PROBLEM DESCRIPTION: Write out the material below exactly, beginning at the line that contains "Tanzania, site C10, 2012-06-01" and ending with its last line, both ends included; write nothing else.

(RECORDED INFORMATION)

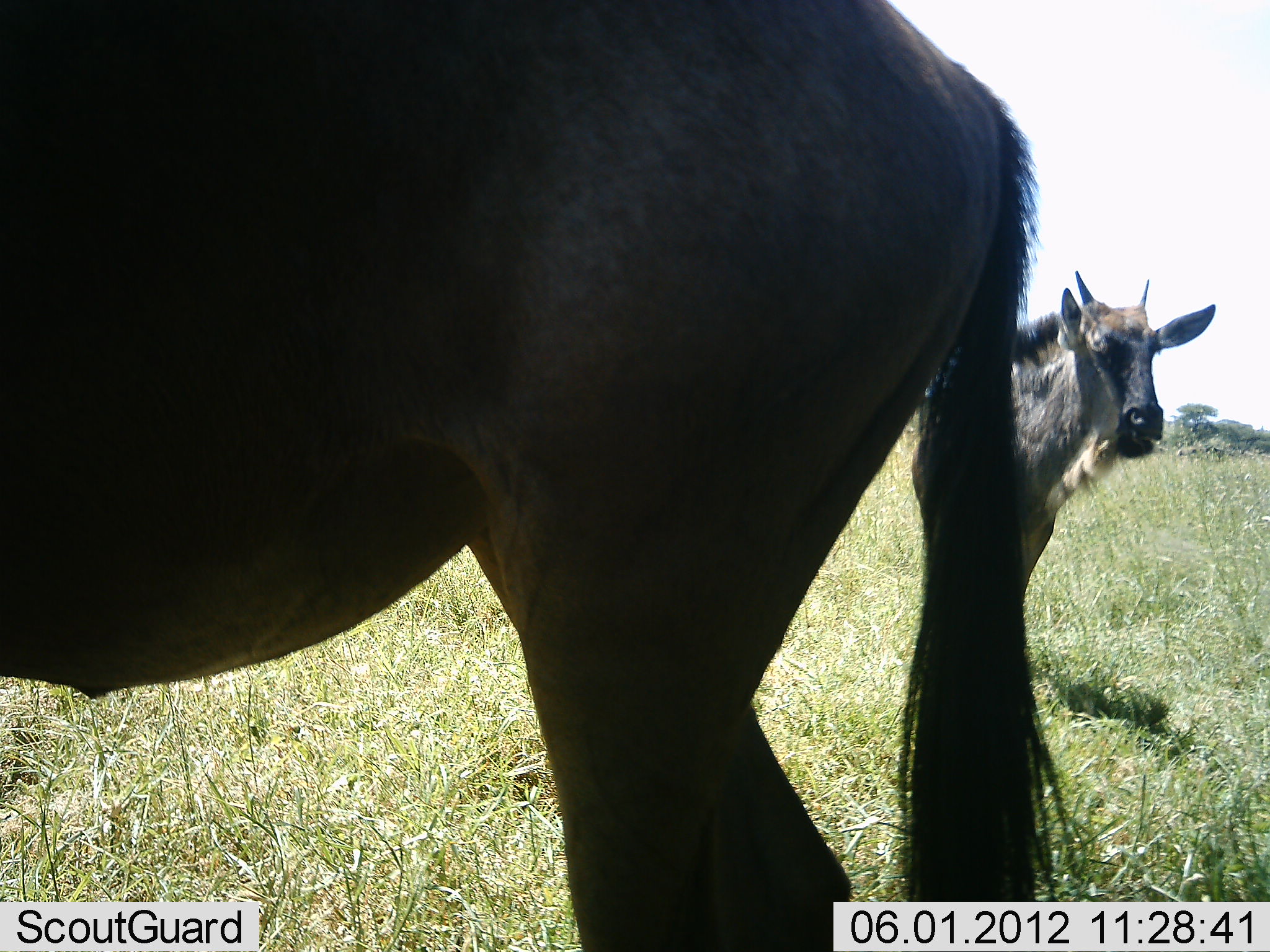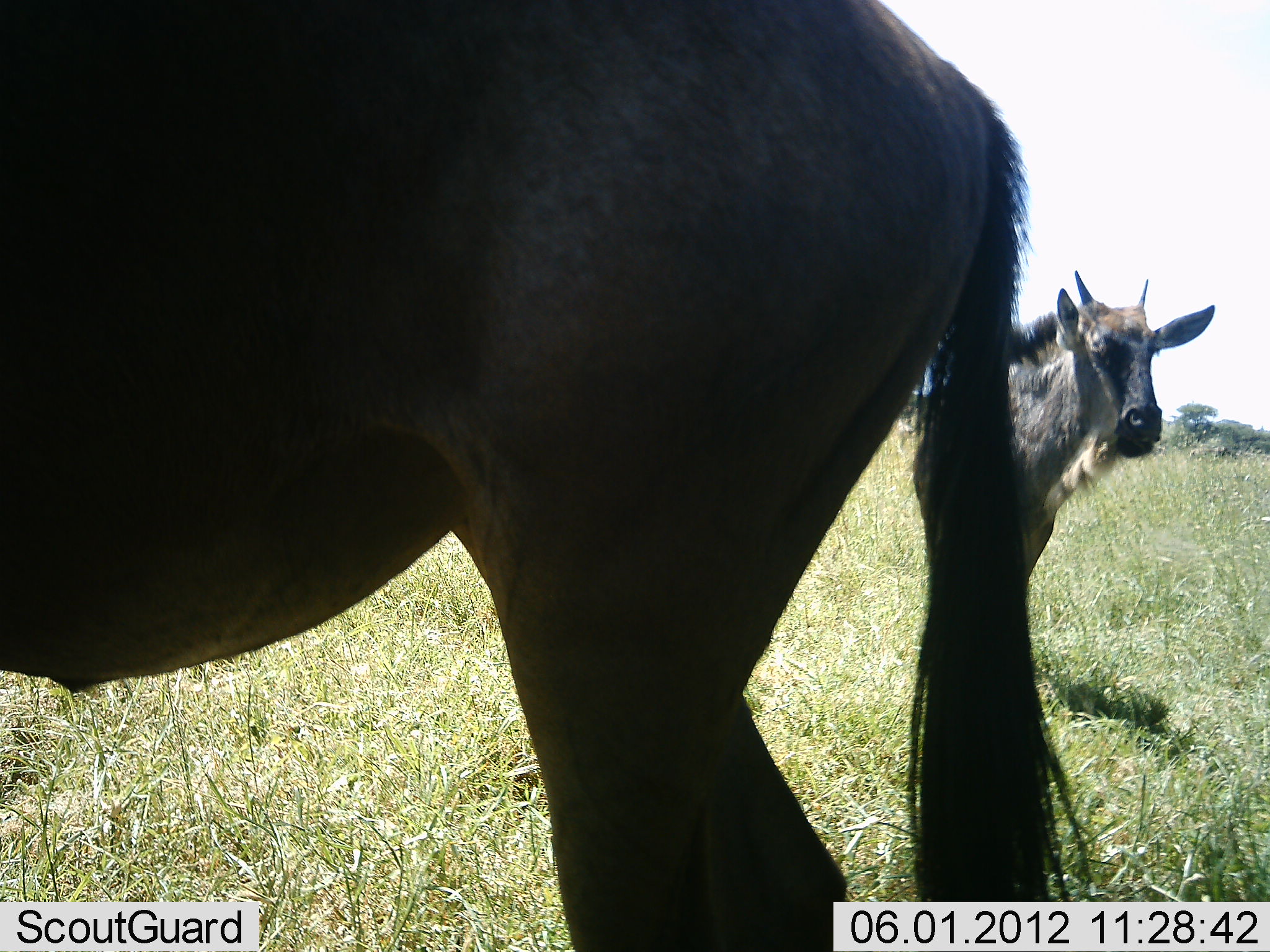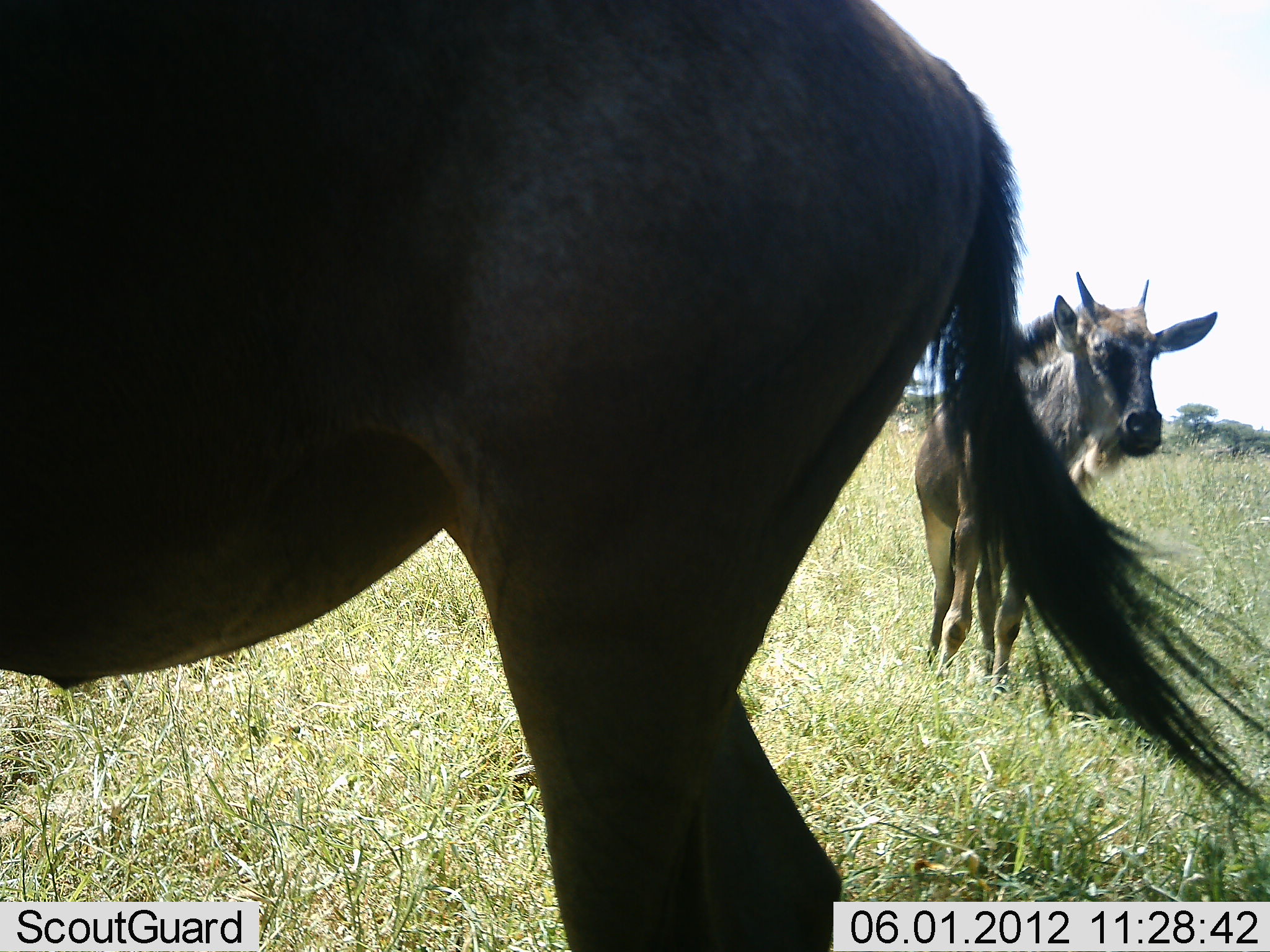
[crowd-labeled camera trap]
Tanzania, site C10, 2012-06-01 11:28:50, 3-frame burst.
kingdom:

(End RECORDED INFORMATION)

RESULT FOR THIS EXERCISE:
Tanzania, site C10, 2012-06-01 11:28:50, 3-frame burst.
kingdom:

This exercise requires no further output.